==== EXTRATO DE DADOS
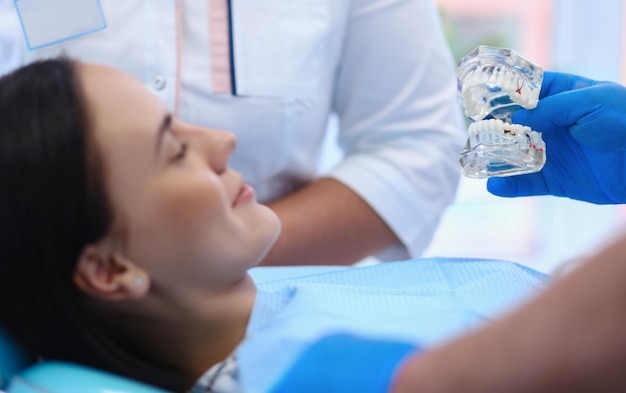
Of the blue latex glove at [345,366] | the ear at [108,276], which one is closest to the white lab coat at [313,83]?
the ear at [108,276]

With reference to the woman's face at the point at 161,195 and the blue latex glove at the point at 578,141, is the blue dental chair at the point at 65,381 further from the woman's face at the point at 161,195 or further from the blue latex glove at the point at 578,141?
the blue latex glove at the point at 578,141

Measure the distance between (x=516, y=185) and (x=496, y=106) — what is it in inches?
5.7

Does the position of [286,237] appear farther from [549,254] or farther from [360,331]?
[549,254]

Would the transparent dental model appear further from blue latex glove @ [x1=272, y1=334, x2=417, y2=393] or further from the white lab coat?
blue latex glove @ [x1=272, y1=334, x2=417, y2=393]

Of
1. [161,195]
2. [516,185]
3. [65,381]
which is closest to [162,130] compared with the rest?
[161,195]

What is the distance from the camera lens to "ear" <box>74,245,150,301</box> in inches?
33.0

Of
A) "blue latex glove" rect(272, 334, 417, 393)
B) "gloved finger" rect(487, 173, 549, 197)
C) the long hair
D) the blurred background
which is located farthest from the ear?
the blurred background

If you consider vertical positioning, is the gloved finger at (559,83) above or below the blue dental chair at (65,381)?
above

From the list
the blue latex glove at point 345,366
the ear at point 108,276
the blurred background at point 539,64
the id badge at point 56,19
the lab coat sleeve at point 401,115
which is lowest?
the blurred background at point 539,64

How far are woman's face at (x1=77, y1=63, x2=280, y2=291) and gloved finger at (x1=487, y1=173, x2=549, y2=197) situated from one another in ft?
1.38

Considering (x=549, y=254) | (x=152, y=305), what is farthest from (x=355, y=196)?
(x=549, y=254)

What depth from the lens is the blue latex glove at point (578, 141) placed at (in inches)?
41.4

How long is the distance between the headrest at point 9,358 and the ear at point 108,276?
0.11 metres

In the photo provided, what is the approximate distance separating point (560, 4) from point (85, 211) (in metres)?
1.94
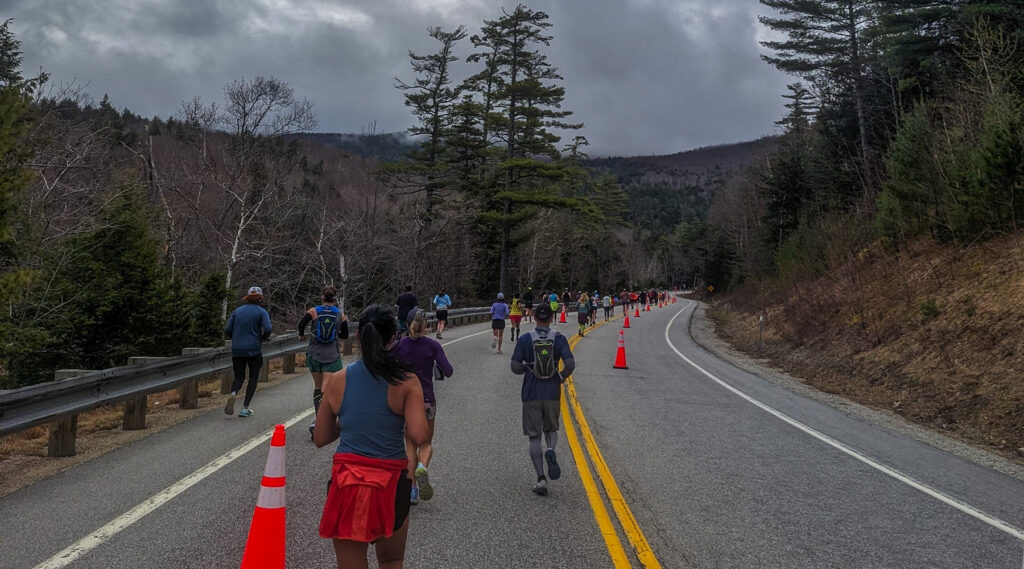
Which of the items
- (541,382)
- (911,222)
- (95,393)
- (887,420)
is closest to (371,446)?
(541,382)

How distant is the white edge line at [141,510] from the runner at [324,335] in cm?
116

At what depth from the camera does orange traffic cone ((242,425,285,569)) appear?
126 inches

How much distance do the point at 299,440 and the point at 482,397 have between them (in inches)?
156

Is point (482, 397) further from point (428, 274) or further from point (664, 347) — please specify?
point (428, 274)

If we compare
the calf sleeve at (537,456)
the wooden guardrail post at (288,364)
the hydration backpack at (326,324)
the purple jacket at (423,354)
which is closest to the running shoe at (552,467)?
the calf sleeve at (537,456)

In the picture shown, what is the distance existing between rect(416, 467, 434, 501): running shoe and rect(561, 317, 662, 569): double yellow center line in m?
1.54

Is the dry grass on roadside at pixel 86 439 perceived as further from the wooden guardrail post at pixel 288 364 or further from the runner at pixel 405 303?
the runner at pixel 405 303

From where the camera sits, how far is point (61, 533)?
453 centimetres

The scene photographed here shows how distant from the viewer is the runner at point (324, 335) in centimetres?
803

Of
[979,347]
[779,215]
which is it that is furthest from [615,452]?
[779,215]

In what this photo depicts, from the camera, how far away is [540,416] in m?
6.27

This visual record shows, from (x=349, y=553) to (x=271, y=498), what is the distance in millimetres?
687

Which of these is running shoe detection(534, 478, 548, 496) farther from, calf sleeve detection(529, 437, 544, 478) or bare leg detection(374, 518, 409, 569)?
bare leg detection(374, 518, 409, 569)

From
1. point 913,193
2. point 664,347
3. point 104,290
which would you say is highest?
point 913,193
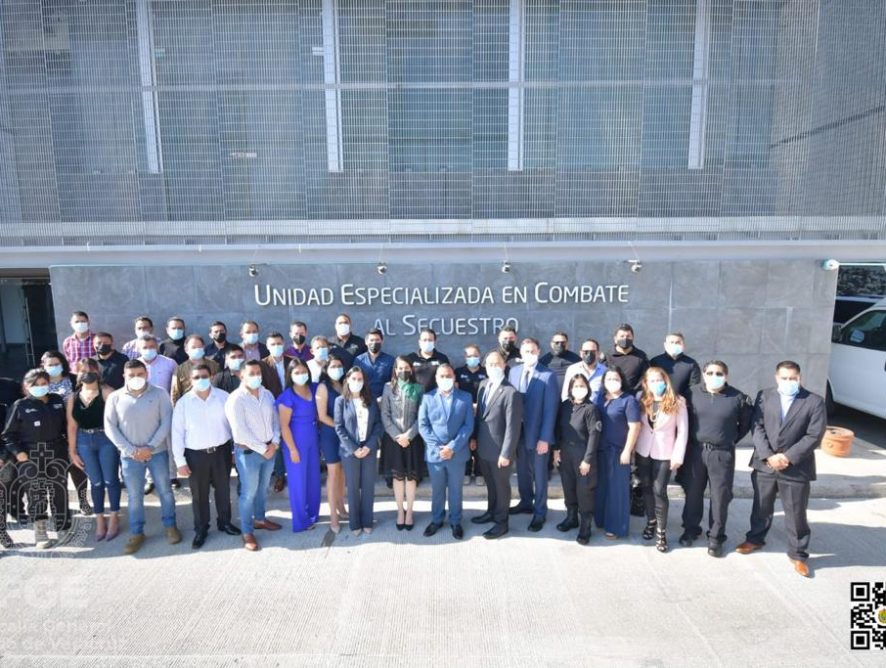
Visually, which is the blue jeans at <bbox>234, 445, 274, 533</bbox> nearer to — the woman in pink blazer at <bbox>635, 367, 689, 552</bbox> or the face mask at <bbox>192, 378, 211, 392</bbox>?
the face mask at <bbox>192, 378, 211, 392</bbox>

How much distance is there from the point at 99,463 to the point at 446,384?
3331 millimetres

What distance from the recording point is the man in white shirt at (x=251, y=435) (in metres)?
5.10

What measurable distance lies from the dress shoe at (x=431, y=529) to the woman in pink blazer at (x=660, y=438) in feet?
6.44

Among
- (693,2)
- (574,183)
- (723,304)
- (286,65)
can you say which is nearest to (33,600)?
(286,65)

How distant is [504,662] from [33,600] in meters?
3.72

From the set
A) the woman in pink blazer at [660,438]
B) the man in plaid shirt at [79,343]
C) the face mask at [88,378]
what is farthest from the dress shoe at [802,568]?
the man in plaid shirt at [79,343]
========
=== INSTRUÇÕES E REQUISITOS ===
Renomeie "dental chair" para "exam chair" em todas as linhas acima, mantendo o resto sem alteração. Não inclua as imagens na resposta.

=== RESPOSTA ABAIXO ===
Of the blue latex glove at [345,366] | the ear at [108,276], which one is closest to the white lab coat at [313,83]?
the ear at [108,276]

With reference to the woman's face at the point at 161,195 and the blue latex glove at the point at 578,141, is the blue exam chair at the point at 65,381 further from the woman's face at the point at 161,195 or further from the blue latex glove at the point at 578,141?
the blue latex glove at the point at 578,141

Measure the distance between (x=516, y=185) and (x=496, y=106) — what is it in inches?
5.7

Does the position of [286,237] appear farther from [549,254] or farther from [360,331]?
[549,254]

Would the transparent dental model appear further from blue latex glove @ [x1=272, y1=334, x2=417, y2=393] or further from the white lab coat?
blue latex glove @ [x1=272, y1=334, x2=417, y2=393]

Of
1. [161,195]
2. [516,185]
3. [65,381]
which is closest to [162,130] compared with the rest?
[161,195]

What is the distance from the camera lens to "ear" <box>74,245,150,301</box> in inches?
33.0

Of
A) "blue latex glove" rect(272, 334, 417, 393)
B) "gloved finger" rect(487, 173, 549, 197)
C) the long hair
D) the blurred background
which is located farthest from the ear?
the blurred background

If you consider vertical positioning, is the gloved finger at (559,83) above or below the blue exam chair at (65,381)?
above

From the list
the blue latex glove at point 345,366
the ear at point 108,276
the blurred background at point 539,64
the id badge at point 56,19
the lab coat sleeve at point 401,115
which is lowest?
the blurred background at point 539,64

How far are woman's face at (x1=77, y1=63, x2=280, y2=291) and gloved finger at (x1=487, y1=173, x2=549, y2=197) situated from one another in ft?
1.38

Considering (x=549, y=254) | (x=152, y=305), what is farthest from (x=355, y=196)?
(x=549, y=254)

What depth from the lens is the blue latex glove at point (578, 141) placed at (in inches)?
41.4

How long is the distance between the headrest at point 9,358 and the ear at point 108,276?
0.11 metres

In the photo provided, what is the approximate distance separating point (560, 4) from point (85, 211) (in metres)?
1.94
Which of the items
- (541,382)
- (911,222)
- (95,393)
- (887,420)
is closest to (371,446)?
(541,382)

How distant is the white edge line at [141,510] from the runner at [324,335] in cm?
116

At what depth from the camera does orange traffic cone ((242,425,285,569)) appear?
126 inches

How much distance do the point at 299,440 and the point at 482,397 have between them (in inches)?
156

Is point (482, 397) further from point (428, 274) or further from point (664, 347) — please specify?
point (428, 274)

If we compare
the calf sleeve at (537,456)
the wooden guardrail post at (288,364)
the hydration backpack at (326,324)
the purple jacket at (423,354)
which is closest to the running shoe at (552,467)?
the calf sleeve at (537,456)

In the picture shown, what is the distance existing between rect(416, 467, 434, 501): running shoe and rect(561, 317, 662, 569): double yellow center line in m?
1.54

Is the dry grass on roadside at pixel 86 439 perceived as further from the wooden guardrail post at pixel 288 364 or further from the runner at pixel 405 303?
the runner at pixel 405 303

From where the camera sits, how far is point (61, 533)?
453 centimetres

The scene photographed here shows how distant from the viewer is the runner at point (324, 335) in centimetres?
803

Of
[979,347]
[779,215]
which is it that is furthest from [615,452]?
[779,215]

In what this photo depicts, from the camera, how far away is [540,416] in m?
6.27

This visual record shows, from (x=349, y=553) to (x=271, y=498), what is the distance in millimetres?
687

Which of these is running shoe detection(534, 478, 548, 496) farther from, calf sleeve detection(529, 437, 544, 478) or bare leg detection(374, 518, 409, 569)?
bare leg detection(374, 518, 409, 569)

From
1. point 913,193
2. point 664,347
3. point 104,290
which would you say is highest?
point 913,193
Visually, which is the blue jeans at <bbox>234, 445, 274, 533</bbox> nearer to — the woman in pink blazer at <bbox>635, 367, 689, 552</bbox> or the face mask at <bbox>192, 378, 211, 392</bbox>?
the face mask at <bbox>192, 378, 211, 392</bbox>

How much distance is there from the point at 99,463 to the point at 446,384?
3331 millimetres

What distance from the recording point is the man in white shirt at (x=251, y=435) (in metres)?
5.10

What measurable distance lies from the dress shoe at (x=431, y=529) to the woman in pink blazer at (x=660, y=438) in feet?
6.44

Among
- (693,2)
- (574,183)
- (723,304)
- (286,65)
can you say which is nearest to (33,600)?
(286,65)

How distant is [504,662] from [33,600] in meters?
3.72

From the set
A) the woman in pink blazer at [660,438]
B) the man in plaid shirt at [79,343]
C) the face mask at [88,378]
what is farthest from the dress shoe at [802,568]?
the man in plaid shirt at [79,343]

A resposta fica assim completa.